Thinking how much weekly spending can save you over the course of the year will really help motivate you to save on a weekly basis. If you can cut it by $20 a week, then you’re saving over $1,000 for the year! (Invest that in a high-interest account, and after several years of grocery saving it can really pay off!) Of course, if you’re already at $35 or $20 a week, you may not be able to cut back quite much.
2. Don’t pay for cable or TV services. (at least $250/year)
3. Don’t buy beverages for everyday drinking. ($5/week = ~$250annual savings)
I love juice, so this has been hard to do, but we’ve been doing it successfully since April! If I can get it for free/almost free/at CVS, then I do; but for the most part we avoid purchasing drinks. I’ve gotten some carbonated beverages and Kool-Aid for free that we keep on hand for parties or guests. But for now, this is an area we can cut back on. Plus it’s healthier! It does take time to get used to this, though!
We mix up enough powdered milk for cereal and keep it in the fridge. Milk can also be frozen.

▶ **REQUIRED TASKS**
1. Reproduce the passage of the money-saving tips from "3. Don’t buy" up to and including "to this, though!", word for word.
2. Resume the money-saving tips from the point at which they end.

▶ **EXTRACTED MATERIAL**
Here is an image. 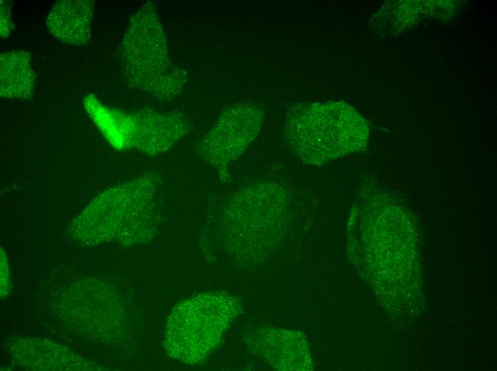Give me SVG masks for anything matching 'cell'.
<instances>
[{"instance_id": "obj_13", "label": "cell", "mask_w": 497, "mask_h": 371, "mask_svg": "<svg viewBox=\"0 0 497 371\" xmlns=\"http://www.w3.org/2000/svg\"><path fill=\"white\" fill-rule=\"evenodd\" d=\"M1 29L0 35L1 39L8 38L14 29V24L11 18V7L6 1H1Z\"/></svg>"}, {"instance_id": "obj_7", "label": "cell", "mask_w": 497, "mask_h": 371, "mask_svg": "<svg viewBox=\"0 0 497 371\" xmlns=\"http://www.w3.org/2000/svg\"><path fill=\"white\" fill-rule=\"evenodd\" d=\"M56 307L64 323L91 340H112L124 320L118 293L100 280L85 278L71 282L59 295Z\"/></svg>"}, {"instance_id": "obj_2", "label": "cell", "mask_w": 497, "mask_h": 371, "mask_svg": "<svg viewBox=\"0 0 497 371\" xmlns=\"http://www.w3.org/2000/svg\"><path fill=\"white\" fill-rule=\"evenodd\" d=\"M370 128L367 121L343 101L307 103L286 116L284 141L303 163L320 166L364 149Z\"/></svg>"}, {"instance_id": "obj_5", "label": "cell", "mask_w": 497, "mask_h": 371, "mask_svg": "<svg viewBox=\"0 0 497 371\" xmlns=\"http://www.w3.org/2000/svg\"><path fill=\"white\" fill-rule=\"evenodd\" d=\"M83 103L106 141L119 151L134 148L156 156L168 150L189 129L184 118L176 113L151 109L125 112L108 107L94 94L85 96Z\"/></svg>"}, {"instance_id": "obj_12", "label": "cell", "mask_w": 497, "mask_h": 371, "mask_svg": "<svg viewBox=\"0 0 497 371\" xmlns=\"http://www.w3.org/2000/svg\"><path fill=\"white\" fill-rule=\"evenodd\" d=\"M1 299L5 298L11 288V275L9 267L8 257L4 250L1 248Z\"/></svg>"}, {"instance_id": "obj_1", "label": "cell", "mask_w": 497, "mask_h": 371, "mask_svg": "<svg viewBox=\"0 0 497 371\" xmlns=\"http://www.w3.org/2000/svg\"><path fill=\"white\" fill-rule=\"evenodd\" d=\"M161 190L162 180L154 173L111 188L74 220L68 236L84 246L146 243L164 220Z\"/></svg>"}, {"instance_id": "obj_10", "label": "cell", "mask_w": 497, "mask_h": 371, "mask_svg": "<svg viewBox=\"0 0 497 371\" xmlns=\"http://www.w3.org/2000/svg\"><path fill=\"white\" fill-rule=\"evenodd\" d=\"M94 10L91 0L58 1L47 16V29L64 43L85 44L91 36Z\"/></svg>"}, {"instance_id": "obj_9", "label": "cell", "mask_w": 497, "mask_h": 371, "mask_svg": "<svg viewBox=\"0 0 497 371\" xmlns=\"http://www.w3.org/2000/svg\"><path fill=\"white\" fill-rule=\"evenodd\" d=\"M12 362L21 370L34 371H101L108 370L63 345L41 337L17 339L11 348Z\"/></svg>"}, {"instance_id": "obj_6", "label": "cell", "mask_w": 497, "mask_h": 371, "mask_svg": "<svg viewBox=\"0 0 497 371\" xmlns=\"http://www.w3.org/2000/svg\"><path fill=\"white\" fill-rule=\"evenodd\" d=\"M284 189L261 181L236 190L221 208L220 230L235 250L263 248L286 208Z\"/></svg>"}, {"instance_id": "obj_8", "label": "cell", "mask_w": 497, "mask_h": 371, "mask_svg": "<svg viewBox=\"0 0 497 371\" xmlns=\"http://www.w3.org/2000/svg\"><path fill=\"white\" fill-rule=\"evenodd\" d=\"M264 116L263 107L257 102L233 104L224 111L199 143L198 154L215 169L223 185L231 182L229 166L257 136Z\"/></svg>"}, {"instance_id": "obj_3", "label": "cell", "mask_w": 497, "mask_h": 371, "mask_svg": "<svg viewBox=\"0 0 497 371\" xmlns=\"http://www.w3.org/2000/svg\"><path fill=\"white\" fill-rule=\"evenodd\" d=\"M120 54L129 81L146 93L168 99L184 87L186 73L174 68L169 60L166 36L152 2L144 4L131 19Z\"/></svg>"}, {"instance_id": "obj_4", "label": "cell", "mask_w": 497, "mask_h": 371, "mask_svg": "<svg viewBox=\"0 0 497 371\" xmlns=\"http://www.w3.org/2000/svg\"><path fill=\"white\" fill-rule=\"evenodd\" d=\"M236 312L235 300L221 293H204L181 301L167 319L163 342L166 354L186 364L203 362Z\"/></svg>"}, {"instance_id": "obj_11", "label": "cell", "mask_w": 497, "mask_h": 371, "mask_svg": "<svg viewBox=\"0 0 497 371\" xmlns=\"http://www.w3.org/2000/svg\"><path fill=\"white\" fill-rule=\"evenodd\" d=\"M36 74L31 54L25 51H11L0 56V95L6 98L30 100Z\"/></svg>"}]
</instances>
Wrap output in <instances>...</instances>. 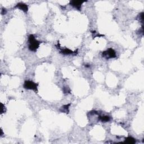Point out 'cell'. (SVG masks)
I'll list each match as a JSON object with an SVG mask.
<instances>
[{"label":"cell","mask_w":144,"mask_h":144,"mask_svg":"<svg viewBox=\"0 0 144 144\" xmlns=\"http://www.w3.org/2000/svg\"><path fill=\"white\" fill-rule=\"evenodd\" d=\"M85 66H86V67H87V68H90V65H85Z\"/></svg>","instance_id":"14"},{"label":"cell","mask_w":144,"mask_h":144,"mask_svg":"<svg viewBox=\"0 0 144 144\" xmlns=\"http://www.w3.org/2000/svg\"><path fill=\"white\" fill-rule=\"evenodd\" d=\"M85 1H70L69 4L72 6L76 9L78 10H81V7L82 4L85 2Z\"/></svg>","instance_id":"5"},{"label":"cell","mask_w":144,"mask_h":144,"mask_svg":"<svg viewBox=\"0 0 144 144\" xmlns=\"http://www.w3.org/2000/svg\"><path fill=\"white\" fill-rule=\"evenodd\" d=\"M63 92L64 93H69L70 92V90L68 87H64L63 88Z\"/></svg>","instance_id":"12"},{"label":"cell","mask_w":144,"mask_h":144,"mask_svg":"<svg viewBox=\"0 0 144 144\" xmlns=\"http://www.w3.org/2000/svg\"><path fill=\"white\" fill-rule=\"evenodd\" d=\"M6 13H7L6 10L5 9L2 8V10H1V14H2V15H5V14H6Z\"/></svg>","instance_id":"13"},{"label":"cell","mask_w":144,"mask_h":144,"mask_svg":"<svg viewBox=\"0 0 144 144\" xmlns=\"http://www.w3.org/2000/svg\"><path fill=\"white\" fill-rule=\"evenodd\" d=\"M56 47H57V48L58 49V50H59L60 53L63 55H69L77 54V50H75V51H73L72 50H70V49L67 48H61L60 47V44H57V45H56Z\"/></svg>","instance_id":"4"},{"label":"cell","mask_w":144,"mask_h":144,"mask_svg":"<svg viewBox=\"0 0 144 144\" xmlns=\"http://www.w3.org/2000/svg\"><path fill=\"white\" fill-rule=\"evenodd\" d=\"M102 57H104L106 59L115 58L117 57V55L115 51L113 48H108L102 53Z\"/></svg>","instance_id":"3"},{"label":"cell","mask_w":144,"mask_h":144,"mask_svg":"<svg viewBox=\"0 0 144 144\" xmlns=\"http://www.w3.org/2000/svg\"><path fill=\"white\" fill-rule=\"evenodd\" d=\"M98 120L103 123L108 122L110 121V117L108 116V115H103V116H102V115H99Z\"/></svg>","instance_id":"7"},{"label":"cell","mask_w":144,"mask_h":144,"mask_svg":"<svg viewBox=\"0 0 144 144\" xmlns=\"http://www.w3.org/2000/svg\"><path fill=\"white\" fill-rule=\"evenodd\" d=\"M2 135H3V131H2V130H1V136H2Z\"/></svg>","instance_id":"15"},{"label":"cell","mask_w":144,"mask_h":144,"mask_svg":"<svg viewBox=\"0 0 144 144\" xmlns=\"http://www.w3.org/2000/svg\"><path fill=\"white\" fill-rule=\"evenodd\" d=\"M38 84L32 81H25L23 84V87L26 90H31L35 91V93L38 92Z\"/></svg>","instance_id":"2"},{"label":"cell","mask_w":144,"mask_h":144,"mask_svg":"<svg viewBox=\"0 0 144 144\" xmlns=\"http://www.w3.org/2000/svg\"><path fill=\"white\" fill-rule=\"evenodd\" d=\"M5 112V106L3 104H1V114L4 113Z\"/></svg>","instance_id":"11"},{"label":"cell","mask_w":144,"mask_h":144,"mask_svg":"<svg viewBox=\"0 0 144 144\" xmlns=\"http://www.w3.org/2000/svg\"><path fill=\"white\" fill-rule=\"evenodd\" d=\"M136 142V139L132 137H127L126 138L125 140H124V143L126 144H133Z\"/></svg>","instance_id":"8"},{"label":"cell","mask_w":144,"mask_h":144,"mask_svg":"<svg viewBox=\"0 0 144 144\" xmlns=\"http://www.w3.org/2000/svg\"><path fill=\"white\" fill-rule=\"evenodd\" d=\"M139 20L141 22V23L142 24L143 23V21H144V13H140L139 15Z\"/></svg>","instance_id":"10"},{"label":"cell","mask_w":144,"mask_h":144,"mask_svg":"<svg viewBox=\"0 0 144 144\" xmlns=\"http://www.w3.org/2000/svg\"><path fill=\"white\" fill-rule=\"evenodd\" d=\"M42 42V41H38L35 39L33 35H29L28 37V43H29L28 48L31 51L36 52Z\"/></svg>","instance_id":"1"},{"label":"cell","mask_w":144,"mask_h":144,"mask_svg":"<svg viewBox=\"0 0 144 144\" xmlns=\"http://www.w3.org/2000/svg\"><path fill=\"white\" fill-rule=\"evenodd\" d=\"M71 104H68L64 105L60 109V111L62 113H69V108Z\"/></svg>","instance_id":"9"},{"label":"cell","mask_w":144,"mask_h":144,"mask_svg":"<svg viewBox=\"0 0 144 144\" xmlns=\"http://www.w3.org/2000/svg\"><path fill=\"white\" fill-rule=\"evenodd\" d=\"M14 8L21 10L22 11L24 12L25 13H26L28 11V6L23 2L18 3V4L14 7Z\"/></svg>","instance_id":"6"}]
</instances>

▶ **RESPONSES TO THE EXERCISE**
1.
3. Don’t buy beverages for everyday drinking. ($5/week = ~$250annual savings)
I love juice, so this has been hard to do, but we’ve been doing it successfully since April! If I can get it for free/almost free/at CVS, then I do; but for the most part we avoid purchasing drinks. I’ve gotten some carbonated beverages and Kool-Aid for free that we keep on hand for parties or guests. But for now, this is an area we can cut back on. Plus it’s healthier! It does take time to get used to this, though!

2.
*If you do buy milk, buy whole milk and add water; it’s usually the same price and this will allow you to stretch it without noticing a difference (if you’re already used to drinking skim milk).*
4. Do small repair/fix-up projects yourself. (ranges)
Wives can be a huge encouragement to their husbands in this area. Many men are afraid to try because their wives are afraid to “let” them, Of course, don’t do something that would in the long run cause damage, but with a little research you can learn to do a lot of things yourself!
My husband recently purchased and installed a fence for under $500 that would have cost more like $2,000 had we hired someone to do it for us. He had never done this type of work before, but was able to find instructions on the internet and in brochures from the store.
5. Try to go for an entire week without spending money on…anything (pay your bills, of course)! Then do this for several weeks out of the year. (~$100 or more a year, depending on what you normally buy)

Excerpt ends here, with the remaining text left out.